Postado em 07 de Junho de 2019 às 17h01

Ter boa oratória contribui para o crescimento profissional

Possuir uma boa comunicação e habilidade para trabalhar com pessoas são pré-requisitos básicos no mercado de trabalho. Afinal, uma palavra mal colocada, um argumento mal formulado ou a falta de confiança ao defender uma ideia podem colocar em xeque o conteúdo que está sendo apresentado. Para contribuir com os profissionais a adquirirem habilidades de comunicação, a Associação Empresarial e Industrial de Chapecó (ACIC) promoveu, nesta semana, o curso “Como falar bem em público – técnicas de oratória para líderes”.
            Três elementos integram a linguagem: o conteúdo, o tom de voz e a linguagem corporal. A palavra e o conteúdo são responsáveis por 7% da efetividade de uma mensagem, a expressão corporal por 38% e o tom de voz por 55%. Os dados foram apresentados pelo facilitador da capacitação, jornalista e professor universitário Vagner Dalbosco. “A comunicação é essencial para quem trabalha com coordenação de equipes, atendimento ao público, vendas, entre outras funções que de alguma forma precisam engajar pessoas em torno de alguma ideia, uma causa, algum produto ou alguma marca. No curso, abordamos técnicas para que os participantes possam desenvolver habilidades de oratória”, frisou Dalbosco.
            De acordo com o palestrante, cada vez mais há preocupação dos profissionais de diferentes áreas com sua imagem pública, que passa pela maneira como as pessoas se comunicam. “As habilidades que envolvem a oratória fazem com que tenhamos maior ou menor desempenho profissional. As pesquisas que são realizadas em todo o mundo sobre os critérios que fazem um profissional ter melhor desempenho e crescimento colocam as habilidades de comunicação e oratória como principais”.
            O CEO da TwoWeb Digital, Adelmir Mucelin, fez o curso para aprimorar técnicas de expressão e comunicação. “Nem sempre o que falamos, da maneira como falamos, é entendido como queremos. Busco sempre melhorar como pessoa e como empresário e aprimorar essas técnicas é fundamental. Além e ajudar a fechar novos negócios, pois terei melhores abordagens com clientes, parceiros e fornecedores, o curso contribui também para falar em público, pois às vezes sou convidado para contar a minha trajetória profissional e da empresa”.

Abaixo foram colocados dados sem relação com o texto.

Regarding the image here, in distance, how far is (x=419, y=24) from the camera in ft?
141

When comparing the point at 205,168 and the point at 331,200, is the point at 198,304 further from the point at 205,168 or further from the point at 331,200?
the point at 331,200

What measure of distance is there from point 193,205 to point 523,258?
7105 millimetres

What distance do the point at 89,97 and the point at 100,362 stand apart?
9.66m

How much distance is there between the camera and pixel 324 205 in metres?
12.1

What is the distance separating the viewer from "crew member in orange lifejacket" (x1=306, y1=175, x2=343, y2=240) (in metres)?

            Para o distribuidor autorizado Eko’7, Lucas dos Santos Bittencourt, o curso contribuiu para o aperfeiçoamento do seu trabalho. “Atuo com a linha de produtos voltados para a saúde há cinco anos e o meu dia a dia é conversar com as pessoas, manter relacionamentos e mostrar o quanto os produtos podem fazer bem. Esperamos uma próxima etapa da capacitação porque foi muito válida”.

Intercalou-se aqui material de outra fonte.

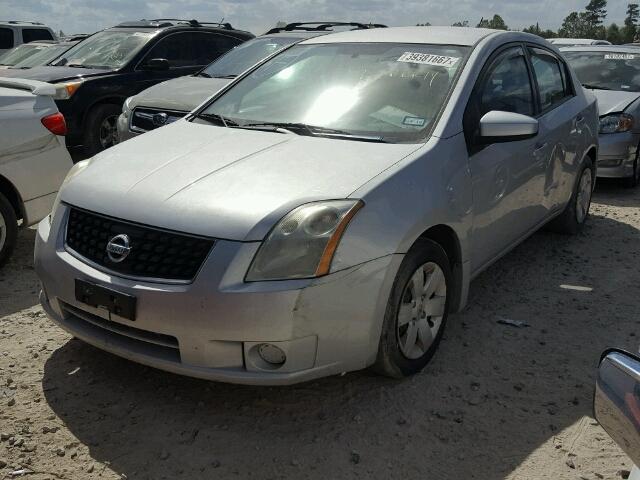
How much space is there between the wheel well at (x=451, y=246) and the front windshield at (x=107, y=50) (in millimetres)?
6398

Entre os principais desafios de falar em público, Dalbosco destacou o medo. “Não é possível acabar com ele, mas se consegue desenvolver técnicas para controlar o medo, como respiração, alguns macetes para se acalmar e subterfúgios para que, caso ocorra algum imprevisto durante a fala, se possa amenizá-lo”.

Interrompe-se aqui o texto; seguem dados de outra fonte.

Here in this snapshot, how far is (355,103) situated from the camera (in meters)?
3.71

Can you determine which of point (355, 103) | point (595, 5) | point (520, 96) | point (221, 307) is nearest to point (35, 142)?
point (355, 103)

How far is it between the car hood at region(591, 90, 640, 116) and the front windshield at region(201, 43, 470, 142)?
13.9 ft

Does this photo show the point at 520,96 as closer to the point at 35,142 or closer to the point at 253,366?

Outro aspecto destacado pelo facilitador do curso é a preparação do discurso. “O medo de falar em público pode ocorrer pela falta de preparação anterior. É importante ter um roteiro, por exemplo. Outro desafio é a entonação da voz. Quando as pessoas não estão habituadas a falar em público, acabam falando de forma muito linear, como se estivessem lendo. Isso acaba não despertando interesse da plateia. Então, trabalhar a entonação da voz com diferentes ritmos e velocidade também é importante”, finaliza Dalbosco.